SELECTED EXCERPT:

From a leak to a fireball, from the atom to the apocalyptic mushroom cloud, you could be walking into a minefield of the results of unbridled ambition and unscrupulous greed, a Faustian deal . . . Whether the leak is from a technological or scientific project, where man sees himself tirelessly bent on expanding knowledge and power over nature, finding solutions to the human problems of illness, poverty, and environmental degradation; whether hubris or dedication to the common good, here is a consequence: the spewing of poisonous material, the fall into a dark, man-made Hell.
But now the poet brings moonlight on the scene. Like a benevolent, all-seeing Eye of God, moonlight bathes the fuel rods in light we associate with understanding, with cool logic, in forgiveness. I am reminded of the Greek poet Yiannis Ritsos’ Moonlight Sonata, where moonlight hides smaller-scale follies such as showing white hair as golden, at the same time relentlessly intensifying shadows. In Allen’s poem too, moonlight is both kind and cooling, as well as relentless and permanent, not allowing the fuel rods to hide in the shadows. An image burned into the mind.

WHAT TO WORK ON:
A - Answer these from the poem commentary, one line each:
(i) What consequence of a leak does the first paragraph name?
(ii) Which work by which Greek poet does the writer recall?
(iii) In that work, how does moonlight show white hair?
B - Write the next few sentences of the poem commentary, picking up after its final line.

MATERIAL PROVIDED:
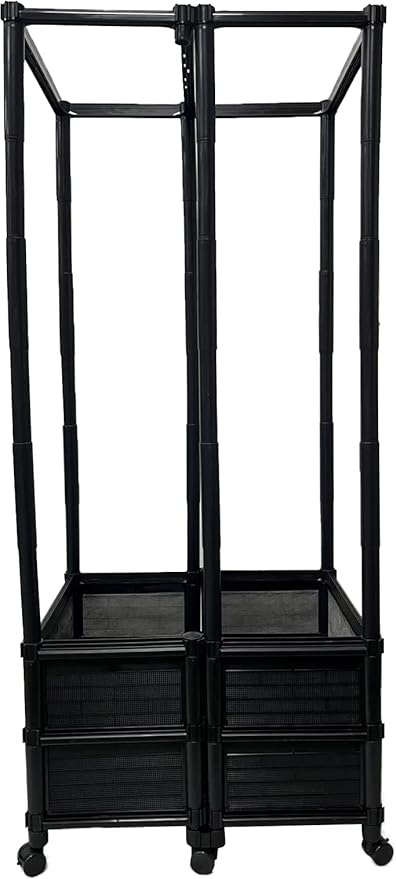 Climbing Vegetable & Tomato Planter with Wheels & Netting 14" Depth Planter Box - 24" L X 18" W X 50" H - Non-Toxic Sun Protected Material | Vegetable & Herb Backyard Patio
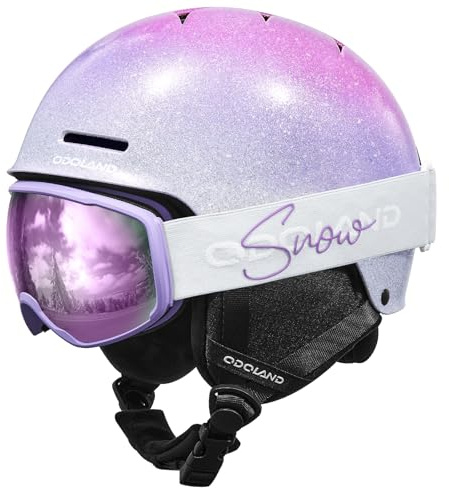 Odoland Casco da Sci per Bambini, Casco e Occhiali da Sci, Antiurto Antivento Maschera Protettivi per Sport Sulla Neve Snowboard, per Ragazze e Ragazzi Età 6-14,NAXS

ANSWER SET:
A -
(i) The spewing of poisonous material, the fall into a dark, man-made Hell.
(ii) Moonlight Sonata, by Yiannis Ritsos.
(iii) As golden.

B -
Note that the fuel rods are not spent. The young man in Ritsos’ poem too, is present all through the poem, at the end leaving full of energy, bursting into laughter as he walks away. Life continues in its boundless energy, in its perpetual flow, beyond leaks, beyond the night, beyond our human follies, beyond life itself.
The book of the Fifth Haiku Contest, Sharpening the Green Pencil, is out. An awe-inspiring two hundred and fifty poets from forty five countries took part. Great contributions. Congratulations to the winners!
I am honoured that my own haiku, translated into Romanian by Ana Drobot, was featured in the book (p.191).